• EXTRACT:
-- start --
There's a jurisprudential idea that people don't obey the law only out of the
goodness of their heart, nor out of an economically assessed fear of
sanctions, but of a "habit of obedience". This (to me) seems related to the
pecking order instinct.
[http://en.wikipedia.org/wiki/Jurisprudence#Bentham_and_Austi...](http://en.wikipedia.org/wiki/Jurisprudence#Bentham_and_Austin)

Fairy tales (for young and therefore impressionable children) have a strong
theme of people being born to a certain role. And the idea appeals to
children.

The belief that you can improve is a revolutionary, subversive and dangerous
idea.

------
wallflower
A article about related research by Carol Dweck, academic psychologist

> During one unforgettable moment, one boy-something of a poster child for the
> mastery-oriented type-faced his first stumper by pulling up his chair,
> rubbing his hands together, smacking his lips and announcing, "I love a
> challenge."
-- end --
• ENTRIES SHOWN:
-- start --
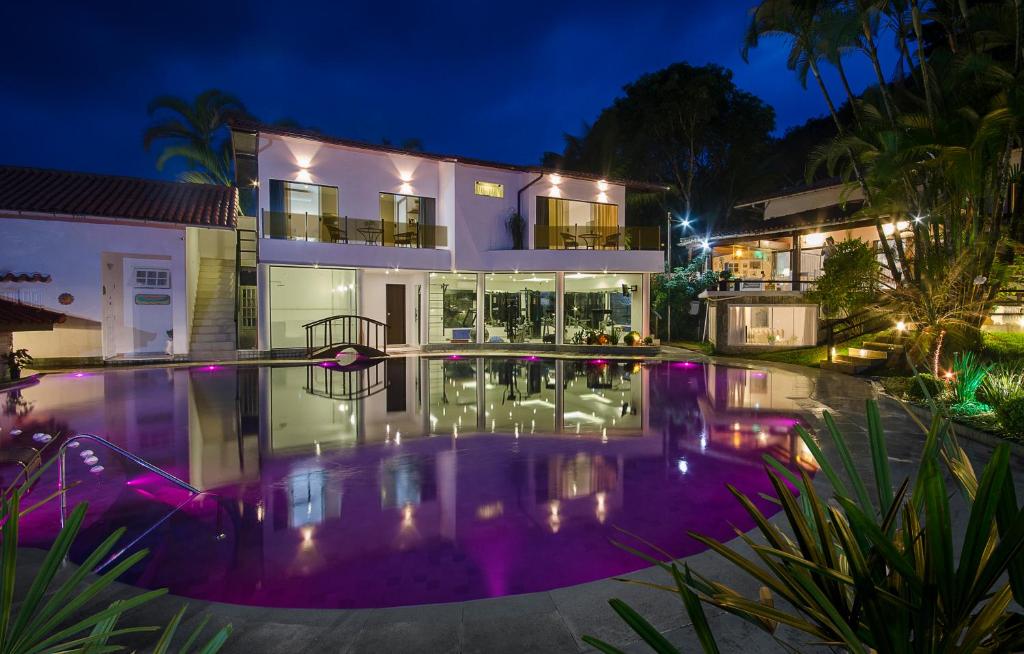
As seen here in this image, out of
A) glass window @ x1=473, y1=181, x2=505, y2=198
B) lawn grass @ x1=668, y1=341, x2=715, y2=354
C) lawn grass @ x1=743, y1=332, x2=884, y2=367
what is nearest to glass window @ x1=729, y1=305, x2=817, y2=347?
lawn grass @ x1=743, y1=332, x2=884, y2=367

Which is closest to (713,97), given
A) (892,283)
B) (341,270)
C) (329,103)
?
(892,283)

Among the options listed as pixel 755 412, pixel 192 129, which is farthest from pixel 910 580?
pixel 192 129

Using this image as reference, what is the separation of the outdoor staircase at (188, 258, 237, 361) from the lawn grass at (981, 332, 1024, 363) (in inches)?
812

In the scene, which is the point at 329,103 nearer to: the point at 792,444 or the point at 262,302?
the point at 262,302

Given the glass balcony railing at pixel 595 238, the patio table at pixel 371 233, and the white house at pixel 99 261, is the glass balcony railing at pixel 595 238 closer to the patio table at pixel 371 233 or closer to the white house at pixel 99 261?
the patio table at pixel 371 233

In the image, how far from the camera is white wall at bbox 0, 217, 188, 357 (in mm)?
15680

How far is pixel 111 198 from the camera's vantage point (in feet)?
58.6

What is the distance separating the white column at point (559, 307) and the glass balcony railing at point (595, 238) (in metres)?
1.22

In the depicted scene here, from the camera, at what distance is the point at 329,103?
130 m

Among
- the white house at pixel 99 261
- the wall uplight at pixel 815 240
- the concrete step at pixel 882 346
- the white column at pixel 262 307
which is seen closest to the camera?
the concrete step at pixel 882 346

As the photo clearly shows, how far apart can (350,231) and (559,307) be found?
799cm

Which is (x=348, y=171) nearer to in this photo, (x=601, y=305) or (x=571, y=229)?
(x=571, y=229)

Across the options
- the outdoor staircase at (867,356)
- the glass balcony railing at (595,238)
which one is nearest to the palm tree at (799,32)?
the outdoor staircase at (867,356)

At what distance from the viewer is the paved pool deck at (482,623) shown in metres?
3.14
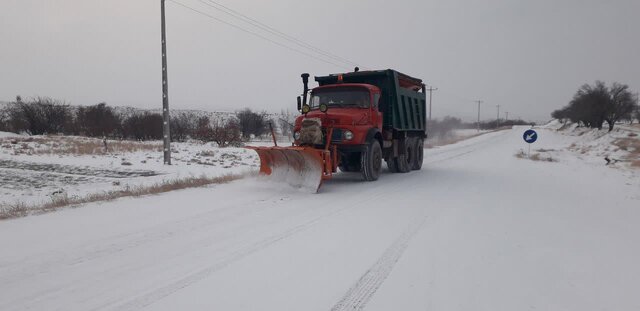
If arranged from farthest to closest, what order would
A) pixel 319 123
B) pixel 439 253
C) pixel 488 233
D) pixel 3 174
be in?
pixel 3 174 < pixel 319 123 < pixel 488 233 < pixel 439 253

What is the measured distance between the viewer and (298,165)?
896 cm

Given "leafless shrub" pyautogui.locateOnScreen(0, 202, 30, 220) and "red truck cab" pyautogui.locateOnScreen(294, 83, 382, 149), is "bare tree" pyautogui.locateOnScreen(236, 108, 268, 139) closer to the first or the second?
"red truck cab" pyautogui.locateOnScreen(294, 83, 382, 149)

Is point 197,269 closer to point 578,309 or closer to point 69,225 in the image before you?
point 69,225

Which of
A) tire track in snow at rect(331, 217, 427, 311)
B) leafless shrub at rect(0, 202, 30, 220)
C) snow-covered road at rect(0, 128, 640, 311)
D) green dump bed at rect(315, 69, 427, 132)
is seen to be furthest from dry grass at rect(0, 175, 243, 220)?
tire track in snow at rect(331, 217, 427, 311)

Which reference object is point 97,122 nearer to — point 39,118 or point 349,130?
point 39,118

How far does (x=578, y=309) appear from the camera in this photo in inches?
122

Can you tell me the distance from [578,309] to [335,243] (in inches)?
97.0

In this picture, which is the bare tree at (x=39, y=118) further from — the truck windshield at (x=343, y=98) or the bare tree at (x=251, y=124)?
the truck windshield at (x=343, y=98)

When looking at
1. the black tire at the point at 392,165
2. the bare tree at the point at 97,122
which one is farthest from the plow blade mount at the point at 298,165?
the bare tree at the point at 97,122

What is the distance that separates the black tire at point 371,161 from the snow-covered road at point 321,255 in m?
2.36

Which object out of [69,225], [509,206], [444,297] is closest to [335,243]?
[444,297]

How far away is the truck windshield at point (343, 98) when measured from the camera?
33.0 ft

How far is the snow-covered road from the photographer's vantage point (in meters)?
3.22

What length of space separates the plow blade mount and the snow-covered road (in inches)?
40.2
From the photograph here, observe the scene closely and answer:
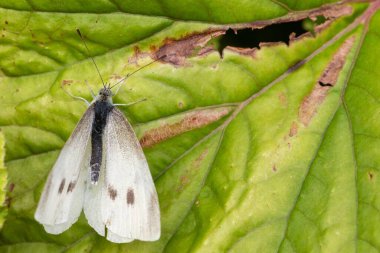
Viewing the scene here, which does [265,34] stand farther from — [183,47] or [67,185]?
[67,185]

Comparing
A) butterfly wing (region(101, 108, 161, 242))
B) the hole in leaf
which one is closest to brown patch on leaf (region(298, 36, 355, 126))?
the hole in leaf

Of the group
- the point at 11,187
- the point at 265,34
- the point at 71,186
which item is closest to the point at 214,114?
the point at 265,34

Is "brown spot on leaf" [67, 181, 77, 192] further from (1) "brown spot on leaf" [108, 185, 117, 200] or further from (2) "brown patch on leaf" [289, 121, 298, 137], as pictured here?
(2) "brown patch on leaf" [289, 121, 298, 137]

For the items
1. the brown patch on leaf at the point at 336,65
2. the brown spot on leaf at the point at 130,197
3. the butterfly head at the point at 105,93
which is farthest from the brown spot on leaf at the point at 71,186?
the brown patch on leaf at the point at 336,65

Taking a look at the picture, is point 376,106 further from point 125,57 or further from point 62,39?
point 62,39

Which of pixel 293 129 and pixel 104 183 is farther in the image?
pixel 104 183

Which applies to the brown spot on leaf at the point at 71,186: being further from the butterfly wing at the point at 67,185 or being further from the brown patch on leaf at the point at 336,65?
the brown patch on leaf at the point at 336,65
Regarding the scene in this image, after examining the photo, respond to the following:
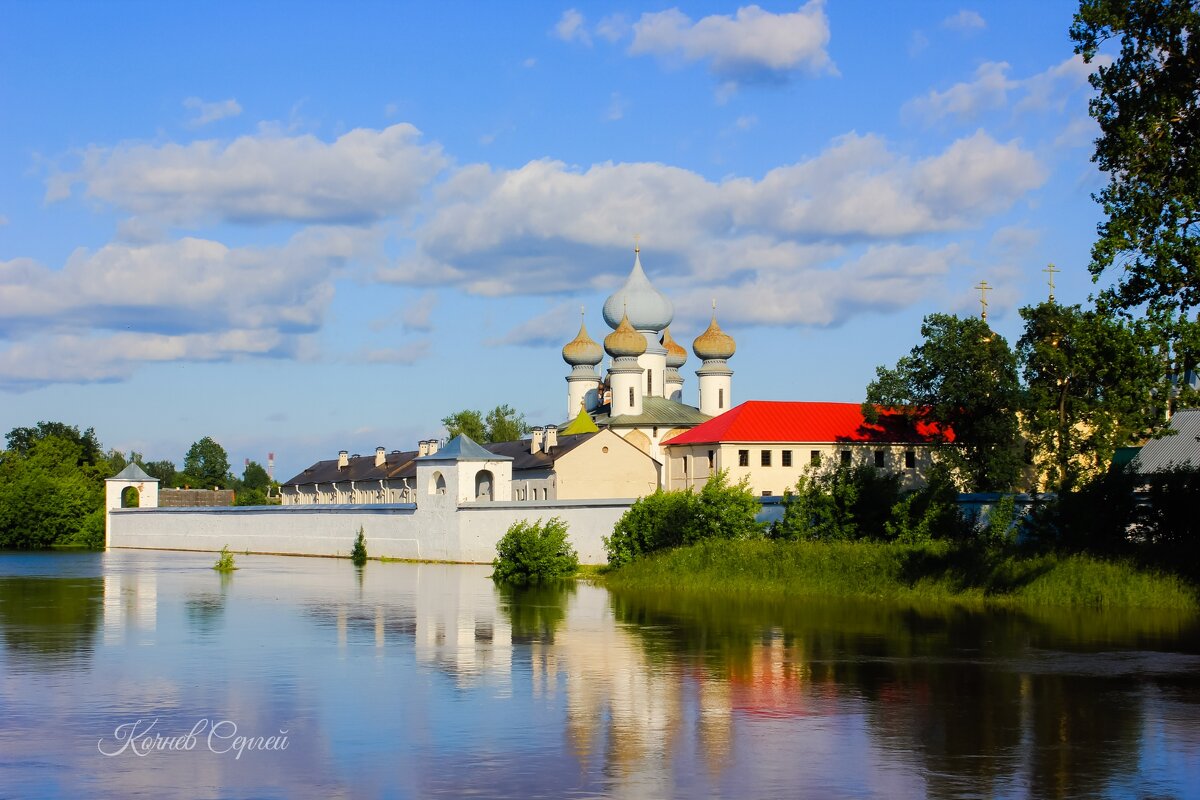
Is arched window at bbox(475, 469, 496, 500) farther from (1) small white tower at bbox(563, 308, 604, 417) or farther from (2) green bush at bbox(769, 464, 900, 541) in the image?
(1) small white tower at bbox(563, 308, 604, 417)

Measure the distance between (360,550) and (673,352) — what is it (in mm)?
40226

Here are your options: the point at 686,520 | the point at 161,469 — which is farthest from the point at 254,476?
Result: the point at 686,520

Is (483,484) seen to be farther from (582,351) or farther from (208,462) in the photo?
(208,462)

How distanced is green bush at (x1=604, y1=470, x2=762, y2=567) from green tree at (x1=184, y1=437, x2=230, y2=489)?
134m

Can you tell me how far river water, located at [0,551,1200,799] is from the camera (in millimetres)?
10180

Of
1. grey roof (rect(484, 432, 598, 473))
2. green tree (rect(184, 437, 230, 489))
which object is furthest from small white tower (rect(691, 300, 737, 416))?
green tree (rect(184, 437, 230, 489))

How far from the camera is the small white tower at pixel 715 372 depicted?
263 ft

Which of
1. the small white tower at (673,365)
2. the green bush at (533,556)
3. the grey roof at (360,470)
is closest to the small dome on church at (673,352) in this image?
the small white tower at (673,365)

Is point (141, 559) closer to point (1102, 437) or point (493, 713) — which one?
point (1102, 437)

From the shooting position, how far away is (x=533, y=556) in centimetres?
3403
-- end --
In the forum thread, which instinct is the "habit of obedience" said to seem related to? The rows are separate material with no connection to the thread.

• EXPECTED ANSWER: The pecking order instinct.